FIG. 1 is a schematic diagram of a possible system architecture according to an embodiment of the present invention;
fig. 2 is a schematic flowchart of a block chain-based data inspection method according to an embodiment of the present invention;
fig. 3 is a schematic structural diagram of a data checking apparatus based on a block chain according to an embodiment of the present invention;
fig. 4 is a schematic structural diagram of an electronic device according to an embodiment of the present invention.
Detailed Description
In order to make the objects, technical solutions and advantages of the present invention clearer, the present invention will be described in further detail with reference to the accompanying drawings, and it is apparent that the described embodiments are only a part of the embodiments of the present invention, not all of the embodiments. All other embodiments, which can be derived by a person skilled in the art from the embodiments given herein without making any creative effort, shall fall within the protection scope of the present invention.
As shown in fig. 1, a system architecture to which the embodiment of the present invention is applicable includes a block chain 101, a checking system 102, and a database 103. The verification system 102 acquires information data from the blockchain 101, structures the information data and stores the information data into the database 103, establishes a meikerr tree according to the acquired information data, and maintains the meikerr tree in the database 103 to verify the data stored in the database 103 and prevent the data in the database 103 from being tampered.
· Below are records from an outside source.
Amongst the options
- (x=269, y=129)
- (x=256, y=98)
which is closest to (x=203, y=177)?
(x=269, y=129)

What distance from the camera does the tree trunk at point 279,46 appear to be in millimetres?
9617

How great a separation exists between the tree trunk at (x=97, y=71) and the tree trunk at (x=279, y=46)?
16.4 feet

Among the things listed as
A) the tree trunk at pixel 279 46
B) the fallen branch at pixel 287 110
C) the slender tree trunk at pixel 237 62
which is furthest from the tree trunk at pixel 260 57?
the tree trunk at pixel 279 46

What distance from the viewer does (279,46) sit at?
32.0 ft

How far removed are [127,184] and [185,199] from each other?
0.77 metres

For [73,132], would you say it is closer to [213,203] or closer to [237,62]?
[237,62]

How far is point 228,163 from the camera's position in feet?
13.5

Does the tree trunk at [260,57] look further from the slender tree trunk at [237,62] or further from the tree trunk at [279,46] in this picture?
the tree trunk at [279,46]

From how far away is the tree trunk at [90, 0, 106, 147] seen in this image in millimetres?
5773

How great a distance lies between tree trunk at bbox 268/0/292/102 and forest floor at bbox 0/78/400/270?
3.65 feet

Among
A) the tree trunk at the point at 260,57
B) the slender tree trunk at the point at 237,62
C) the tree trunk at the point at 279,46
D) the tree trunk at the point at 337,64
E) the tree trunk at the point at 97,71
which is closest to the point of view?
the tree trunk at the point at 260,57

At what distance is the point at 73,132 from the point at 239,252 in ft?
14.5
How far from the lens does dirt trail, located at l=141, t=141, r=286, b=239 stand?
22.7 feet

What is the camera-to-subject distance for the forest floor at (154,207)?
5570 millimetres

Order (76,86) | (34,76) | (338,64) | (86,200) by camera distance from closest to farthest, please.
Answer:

Further, an auditing system 104 may be further included, where the auditing system 104 establishes another merkel tree based on the information data in the block chain 101, and is used to verify the merkel tree maintained in the database 103, so as to prevent the merkel tree in the database 103 from being tampered with.
The block chain 101 is a chain of a series of blocks, and each block records a Hash value of a block in addition to data of the block, and thus forms a chain. The block chain has two core ideas, one is a cryptography technology, the other is a decentralization idea, and based on the two ideas, historical information on the block chain cannot be tampered. A block consists of a block header and a block body, wherein the block header definition comprises the block height h, the Hash value prevHash of the previous block and other important fields, and the block body mainly stores transaction data.
The database 103 is a data storage device, and preferably may be a relational database, and stores data in a table structure.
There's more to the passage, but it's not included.